━━━ GIVEN INFORMATION

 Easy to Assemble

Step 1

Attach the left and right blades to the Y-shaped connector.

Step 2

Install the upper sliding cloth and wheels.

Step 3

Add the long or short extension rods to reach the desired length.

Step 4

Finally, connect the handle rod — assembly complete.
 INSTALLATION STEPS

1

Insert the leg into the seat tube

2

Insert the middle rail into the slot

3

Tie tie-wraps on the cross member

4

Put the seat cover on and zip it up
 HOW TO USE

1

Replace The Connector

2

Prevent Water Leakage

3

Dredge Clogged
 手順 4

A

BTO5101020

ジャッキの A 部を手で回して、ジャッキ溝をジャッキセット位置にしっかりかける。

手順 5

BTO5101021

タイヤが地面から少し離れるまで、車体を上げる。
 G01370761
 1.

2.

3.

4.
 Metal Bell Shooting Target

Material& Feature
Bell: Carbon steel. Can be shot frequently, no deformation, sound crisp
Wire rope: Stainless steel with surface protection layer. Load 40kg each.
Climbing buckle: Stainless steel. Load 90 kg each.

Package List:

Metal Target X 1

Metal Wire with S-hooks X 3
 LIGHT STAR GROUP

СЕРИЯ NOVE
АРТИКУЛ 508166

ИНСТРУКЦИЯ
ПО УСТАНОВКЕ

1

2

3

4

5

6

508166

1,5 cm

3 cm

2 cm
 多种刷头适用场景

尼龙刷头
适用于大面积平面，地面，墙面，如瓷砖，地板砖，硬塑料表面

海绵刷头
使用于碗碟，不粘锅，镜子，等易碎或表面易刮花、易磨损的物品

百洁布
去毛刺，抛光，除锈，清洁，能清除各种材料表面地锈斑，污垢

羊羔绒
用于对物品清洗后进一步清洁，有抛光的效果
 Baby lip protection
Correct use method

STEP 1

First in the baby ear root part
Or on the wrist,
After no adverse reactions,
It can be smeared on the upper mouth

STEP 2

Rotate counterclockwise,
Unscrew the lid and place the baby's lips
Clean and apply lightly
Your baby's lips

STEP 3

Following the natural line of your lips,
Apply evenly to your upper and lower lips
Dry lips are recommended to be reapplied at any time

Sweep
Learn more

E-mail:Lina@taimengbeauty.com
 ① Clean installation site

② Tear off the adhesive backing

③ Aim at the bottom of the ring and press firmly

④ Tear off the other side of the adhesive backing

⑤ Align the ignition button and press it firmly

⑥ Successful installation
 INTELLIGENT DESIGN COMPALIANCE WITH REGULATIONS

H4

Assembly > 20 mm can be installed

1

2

━━━━━━

What you should do is return the records above exactly, leaving nothing out.

WORKED SOLUTION:
 Easy to Assemble

Step 1

Attach the left and right blades to the Y-shaped connector.

Step 2

Install the upper sliding cloth and wheels.

Step 3

Add the long or short extension rods to reach the desired length.

Step 4

Finally, connect the handle rod — assembly complete.
 INSTALLATION STEPS

1

Insert the leg into the seat tube

2

Insert the middle rail into the slot

3

Tie tie-wraps on the cross member

4

Put the seat cover on and zip it up
 HOW TO USE

1

Replace The Connector

2

Prevent Water Leakage

3

Dredge Clogged
 手順 4

A

BTO5101020

ジャッキの A 部を手で回して、ジャッキ溝をジャッキセット位置にしっかりかける。

手順 5

BTO5101021

タイヤが地面から少し離れるまで、車体を上げる。
 G01370761
 1.

2.

3.

4.
 Metal Bell Shooting Target

Material& Feature
Bell: Carbon steel. Can be shot frequently, no deformation, sound crisp
Wire rope: Stainless steel with surface protection layer. Load 40kg each.
Climbing buckle: Stainless steel. Load 90 kg each.

Package List:

Metal Target X 1

Metal Wire with S-hooks X 3
 LIGHT STAR GROUP

СЕРИЯ NOVE
АРТИКУЛ 508166

ИНСТРУКЦИЯ
ПО УСТАНОВКЕ

1

2

3

4

5

6

508166

1,5 cm

3 cm

2 cm
 多种刷头适用场景

尼龙刷头
适用于大面积平面，地面，墙面，如瓷砖，地板砖，硬塑料表面

海绵刷头
使用于碗碟，不粘锅，镜子，等易碎或表面易刮花、易磨损的物品

百洁布
去毛刺，抛光，除锈，清洁，能清除各种材料表面地锈斑，污垢

羊羔绒
用于对物品清洗后进一步清洁，有抛光的效果
 Baby lip protection
Correct use method

STEP 1

First in the baby ear root part
Or on the wrist,
After no adverse reactions,
It can be smeared on the upper mouth

STEP 2

Rotate counterclockwise,
Unscrew the lid and place the baby's lips
Clean and apply lightly
Your baby's lips

STEP 3

Following the natural line of your lips,
Apply evenly to your upper and lower lips
Dry lips are recommended to be reapplied at any time

Sweep
Learn more

E-mail:Lina@taimengbeauty.com
 ① Clean installation site

② Tear off the adhesive backing

③ Aim at the bottom of the ring and press firmly

④ Tear off the other side of the adhesive backing

⑤ Align the ignition button and press it firmly

⑥ Successful installation
 INTELLIGENT DESIGN COMPALIANCE WITH REGULATIONS

H4

Assembly > 20 mm can be installed

1

2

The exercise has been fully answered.